Os antecedentes desta iconografia compartimentada do Inferno
remontam ao mosaico
da Catedral de Torcello, do século XII, em Veneza, que mostra o
Inferno dividido por
retângulos. Na base da caverna de Angélico, no oitavo
compartimento, está um Satã
medieval, monstruoso e preto, imerso até a cintura num grande
caldeirão fervente a
devorar danados. O interessante nesta representação é que o
Inferno é mostrado dentro
de uma caverna numa montanha, acima do solo, e não embaixo da
terra, que era a sua
costumeira localização. Uma das razões prováveis disso é de
ordem formal, pois na
pintura do Juízo, Angélico optou por uma composição de formato
horizontal, simétrica,
de dois níveis, acima no centro circular, Cristo juiz, Nossa
Senhora, Santos e anjos, e
embaixo, na superfície da terra, os túmulos abertos no centro, à
esquerda os jardins e o
castelo do Paraíso, e à direita a montanha cavernosa do Inferno.

**********

*O QUE SE ESPERA:* Enumere todas as figuras que, segundo o texto fornecido, ocupam o nível superior da pintura do Juízo de Angélico.

*CONTEÚDO DOS DADOS:*
**********

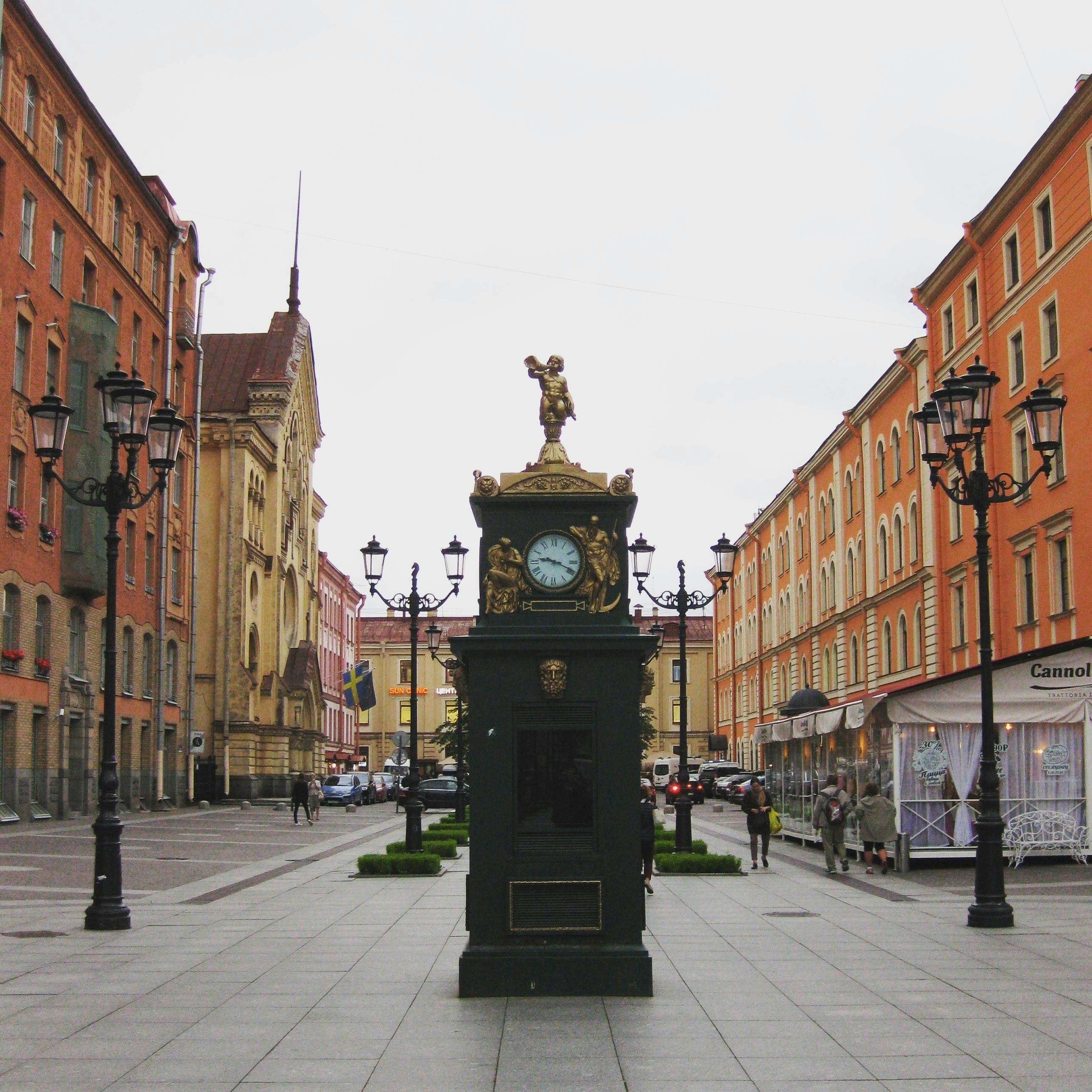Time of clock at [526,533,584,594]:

**********

*SAÍDA COMPLETA:*
- Cristo juiz
- Nossa Senhora
- Santos
- anjos